Nelle aree degli Stati Uniti maggiormente interessate dal contagio, i governatori e i sindaci hanno cominciato ad imporre misure restrittive simili a quelle viste nei primi giorni dell’epidemia in Italia: lezioni sospese, eventi sportivi a porte chiuse e cancellazione degli eventi sopra a un certo numero di persone.

Lo stato di emergenza comunque non è un provvedimento particolarmente raro, e a cui anzi i presidenti americani fanno ricorso con una certa frequenza. La maggior parte delle volte serve però a prendere provvedimenti speciali che non sono necessariamente lo stanziamento di fondi: principalmente è usato per disporre di sanzioni straordinarie su paesi e individui stranieri. Trump lo aveva già dichiarato quattro volte, tra cui per ottenere i fondi necessari alla costruzione del muro al confine tra Stati Uniti e Messico (circostanza considerata da molti non “di emergenza”). Quelle legate alla salute pubblica sono molto più rare, tra le ragioni delle dichiarazioni di questo tipo: l’ultima volta che negli Stati Uniti era stato dichiarato uno stato di emergenza per ragioni sanitarie risale al 2009, con Barack Obama, che lo decise per via dell’epidemia di febbre suina.

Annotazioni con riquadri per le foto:
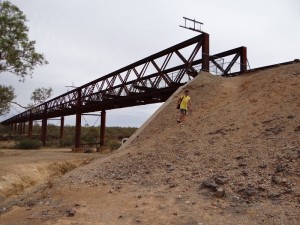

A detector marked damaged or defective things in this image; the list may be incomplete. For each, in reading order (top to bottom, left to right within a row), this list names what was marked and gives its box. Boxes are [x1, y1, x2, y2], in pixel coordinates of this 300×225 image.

rusty steel bridge [1, 33, 247, 149]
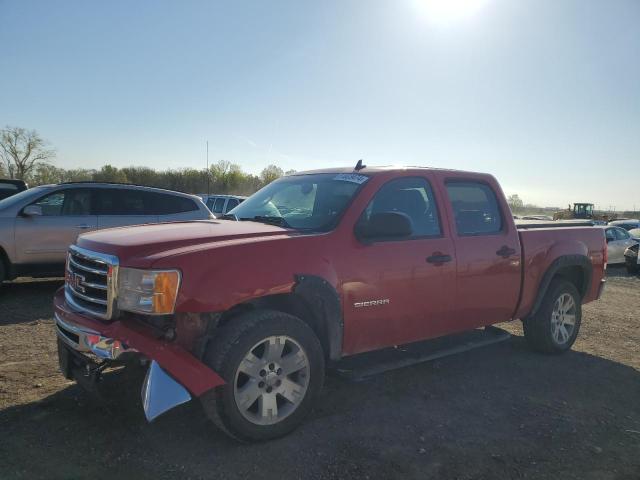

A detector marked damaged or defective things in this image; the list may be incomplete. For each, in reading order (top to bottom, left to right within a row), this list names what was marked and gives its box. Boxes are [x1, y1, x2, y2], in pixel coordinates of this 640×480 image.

damaged front bumper [53, 288, 226, 420]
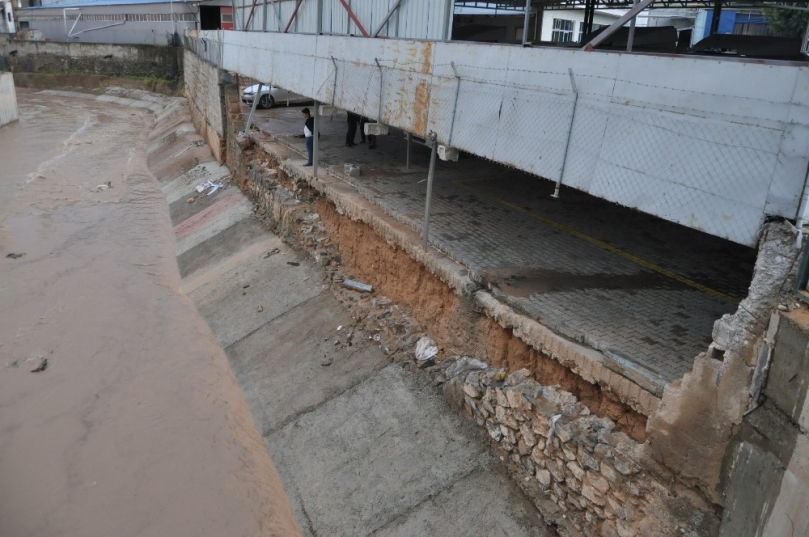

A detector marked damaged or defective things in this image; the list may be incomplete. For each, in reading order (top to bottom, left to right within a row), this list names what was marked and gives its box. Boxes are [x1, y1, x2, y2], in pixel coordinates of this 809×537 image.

rusty steel beam [284, 0, 304, 33]
rusty steel beam [338, 0, 370, 37]
rust stain on metal [414, 78, 432, 135]
broken concrete edge [258, 138, 664, 418]
broken concrete edge [430, 354, 720, 532]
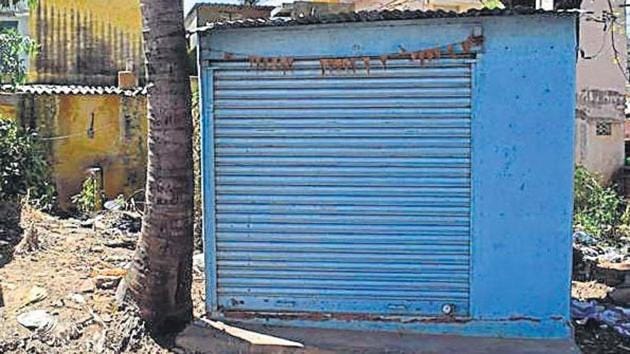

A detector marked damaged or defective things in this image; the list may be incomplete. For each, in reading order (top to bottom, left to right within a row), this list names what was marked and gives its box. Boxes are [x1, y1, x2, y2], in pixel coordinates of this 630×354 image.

rusty roller door [207, 58, 474, 318]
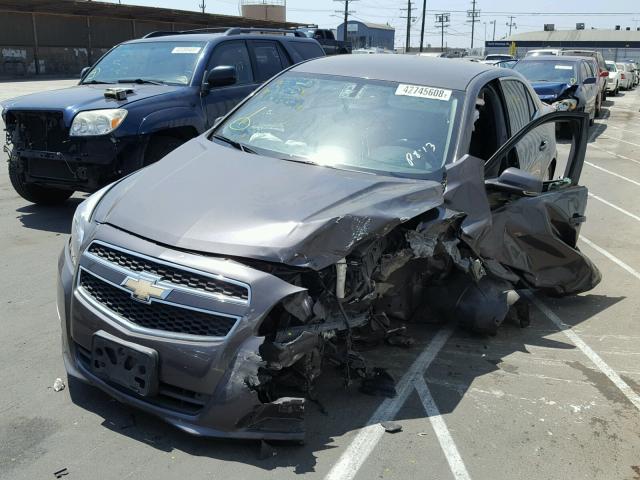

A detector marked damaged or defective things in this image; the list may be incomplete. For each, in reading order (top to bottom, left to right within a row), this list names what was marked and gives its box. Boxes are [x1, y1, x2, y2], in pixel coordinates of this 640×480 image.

crushed hood [2, 84, 182, 124]
crushed hood [528, 82, 576, 102]
crushed hood [94, 138, 444, 270]
damaged sedan front end [56, 54, 600, 440]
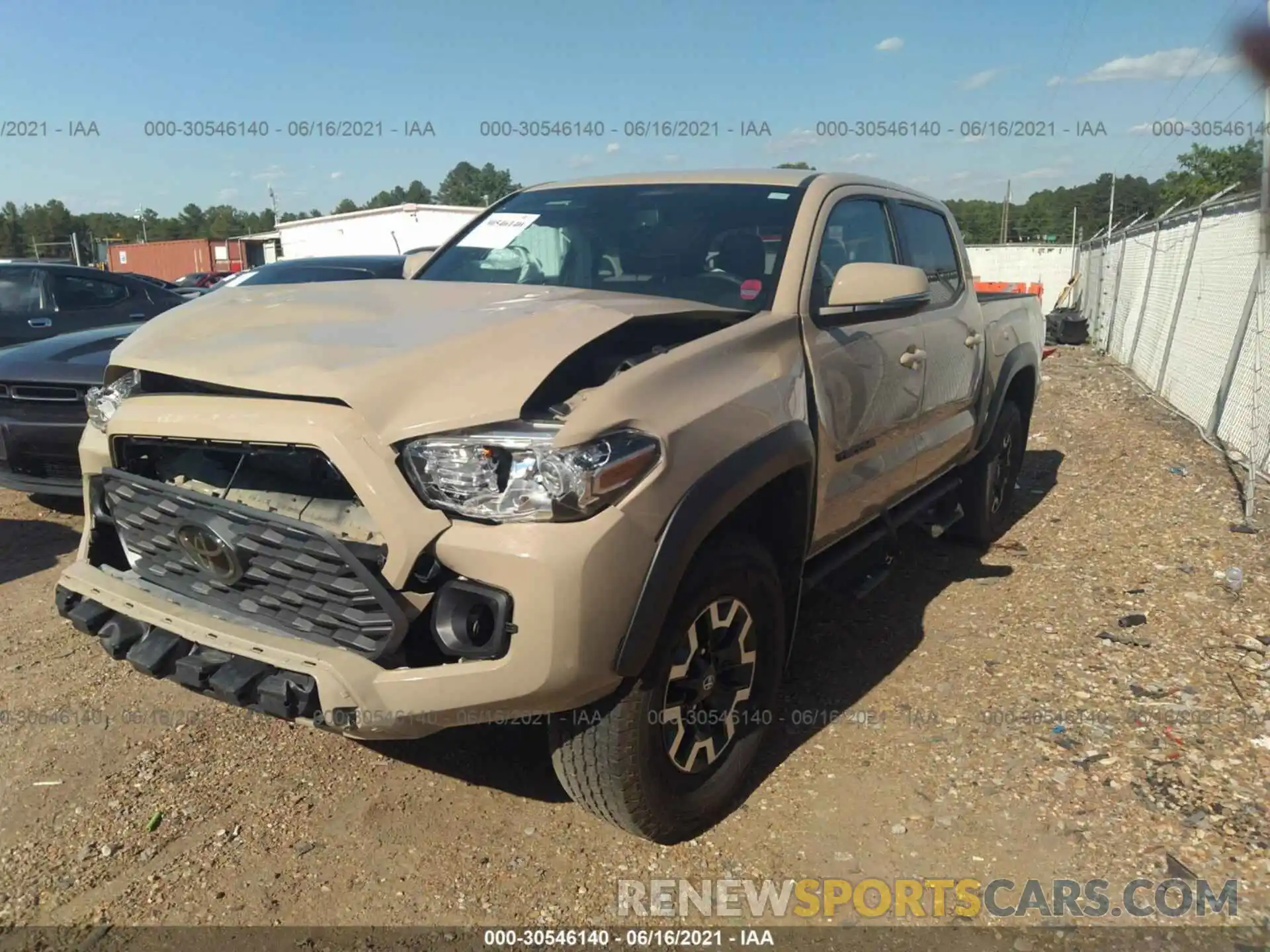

--- SFIDA 1 ---
Secondo il testo sullo stato di emergenza negli Stati Uniti, in quale anno era stato dichiarato per l'ultima volta uno stato di emergenza per ragioni sanitarie?
--- SFIDA 2 ---
Esprimi come CSV a due colonne, "richiesta" e "risposta", le righe (non il testo) dall'inizio fino alla riga che contiene "rusty roller door [207, 58, 474, 318]", inclusa. Metti una riga CSV per ogni richiesta, con il testo della richiesta e la sua risposta ciascuno in un campo tra virgolette, sostituisci gli a capo con spazi e ometti le immagini.
Il testo e le righe provengono da fonti diverse.

--- RISULTATO 1 ---
Nel 2009.

--- RISULTATO 2 ---
richiesta,risposta
"A detector marked damaged or defective things in this image; the list may be incomplete. For each, in reading order (top to bottom, left to right within a row), this list names what was marked and gives its box. Boxes are [x1, y1, x2, y2], in pixel coordinates of this 300×225 image.","rusty steel bridge [1, 33, 247, 149]"
"A detector marked damaged or defective things in this image; the list may be incomplete. For each, in reading order (top to bottom, left to right within a row), this list names what was marked and gives its box. Boxes are [x1, y1, x2, y2], in pixel coordinates of this 640×480 image.","damaged front bumper [53, 288, 226, 420]"
"A detector marked damaged or defective things in this image; the list may be incomplete. For each, in reading order (top to bottom, left to right within a row), this list names what was marked and gives its box. Boxes are [x1, y1, x2, y2], in pixel coordinates of this 809×537 image.","rusty steel beam [284, 0, 304, 33] rusty steel beam [338, 0, 370, 37] rust stain on metal [414, 78, 432, 135] broken concrete edge [258, 138, 664, 418] broken concrete edge [430, 354, 720, 532]"
"A detector marked damaged or defective things in this image; the list may be incomplete. For each, in reading order (top to bottom, left to right within a row), this list names what was marked and gives its box. Boxes are [x1, y1, x2, y2], in pixel coordinates of this 630×354 image.","rusty roller door [207, 58, 474, 318]"